St. Charles Mall
- Location: St. Charles, Illinois, United States
- Coordinates: 41°54′10.4″N 88°20′09.3″W﻿ / ﻿41.902889°N 88.335917°W
- Address: Rt. 38 & Randall Rd
- Opening date: August 14, 1980; 45 years ago
- Closing date: 1995; 31 years ago
- Demolished: 2002; 24 years ago
- Developer: Schostak Corporation
- Management: St. Charles Mall Associates, Ltd.
- Owner: St. Charles Mall Associates, Ltd.
- Stores and services: 0 (48 stores originally)
- Anchor tenants: 0 (2 anchors originally)
- Floors: 1
- Parking: Less than 100

= St. Charles Mall =

Demolished shopping mall in St. Charles, Illinois

St. Charles Mall was a shopping mall in St. Charles, Illinois. The mall opened in 1980 with over 48 stores (including 2 anchor stores). The mall closed in 1995. The anchors stores were Kmart and Joseph Spiess Company.

== History ==
The mall started construction in the late 1970s and finished construction in 1980; the mall opened the same year. The interior had foliage, seating, and colorful decor throughout the mall. The mall opened with almost 48 stores. Joseph Spiess Company was the first anchor to open before the mall opened in 1979. Kmart opened the following year. The 3-screen Essaness Theatre opened in December 1980 and would later be sold to Cineplex Odeon in 1986. The more notable stores were RadioShack, DEB, General Nutrition Center, Kinney Shoes, Camelot Music, Payless Shoe Source, and B. Dalton Booksellers.

== Decline ==
The mall continued to thrive until 1991 when Charlestowne Mall opened nearby attracting shoppers away from the St. Charles Mall. Charlestowne Mall offered something to customers that St.
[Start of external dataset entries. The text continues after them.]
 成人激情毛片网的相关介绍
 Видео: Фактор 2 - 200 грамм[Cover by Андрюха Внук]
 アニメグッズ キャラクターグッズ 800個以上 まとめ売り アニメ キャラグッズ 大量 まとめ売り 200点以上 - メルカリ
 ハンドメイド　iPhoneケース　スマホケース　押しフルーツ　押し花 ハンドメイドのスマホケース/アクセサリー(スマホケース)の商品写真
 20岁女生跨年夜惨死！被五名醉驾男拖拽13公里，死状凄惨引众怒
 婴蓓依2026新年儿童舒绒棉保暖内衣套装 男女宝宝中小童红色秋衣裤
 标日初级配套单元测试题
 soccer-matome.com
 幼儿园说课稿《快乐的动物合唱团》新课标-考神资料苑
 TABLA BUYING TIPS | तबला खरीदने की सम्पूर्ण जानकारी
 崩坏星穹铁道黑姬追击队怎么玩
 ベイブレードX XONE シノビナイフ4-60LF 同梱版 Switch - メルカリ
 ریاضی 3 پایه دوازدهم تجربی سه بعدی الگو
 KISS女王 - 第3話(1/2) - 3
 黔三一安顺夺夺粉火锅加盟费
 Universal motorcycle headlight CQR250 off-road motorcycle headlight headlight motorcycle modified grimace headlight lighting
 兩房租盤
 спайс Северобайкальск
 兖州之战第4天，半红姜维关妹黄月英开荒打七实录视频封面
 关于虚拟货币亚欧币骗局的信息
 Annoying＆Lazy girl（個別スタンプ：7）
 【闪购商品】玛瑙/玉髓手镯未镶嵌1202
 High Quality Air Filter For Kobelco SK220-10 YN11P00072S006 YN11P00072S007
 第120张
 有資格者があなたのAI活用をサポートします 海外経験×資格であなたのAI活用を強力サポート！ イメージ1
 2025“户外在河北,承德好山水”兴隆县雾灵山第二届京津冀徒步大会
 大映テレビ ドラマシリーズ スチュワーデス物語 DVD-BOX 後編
Charles Mall didn't have: 2 floors of shopping area and over 100 stores. On the final day of the mall staying open only 1 tenant remained and 2 anchor stores. Joseph Spiess Company closed in 1995 due to bankruptcy of the company before the mall closed. Kmart closed the same year due to an unknown reason. The St. Charles Mall closed in 1995 due to vacancy. The Cineplex Odeon theater was the last part of the mall to close in 2002.

== Demolition ==
In early 2002, the City of St. Charles decided to demolish all the mall buildings including some outparcels for redevelopment opportunities. The demolition took about a month and a half to complete. Jewel Osco was the only outparcel to be spared from demolition.

== Redevelopment ==
The former St. Charles Mall site had a fair share of redevelopment plans over the years. The first redevelopment plan for the St. Charles Mall was in 2002 when the City of St. Charles approved plans for an auto mall. Those plans never made it into full consideration and was later dissolved. Fast forward to 2017 when the City of St. Charles approved plans for a new residential development called "Prairie Centre." Construction started on the site in 2018. Over 8 residential buildings with 670 units were built in the span of a couple years. The site is still under development to add other buildings.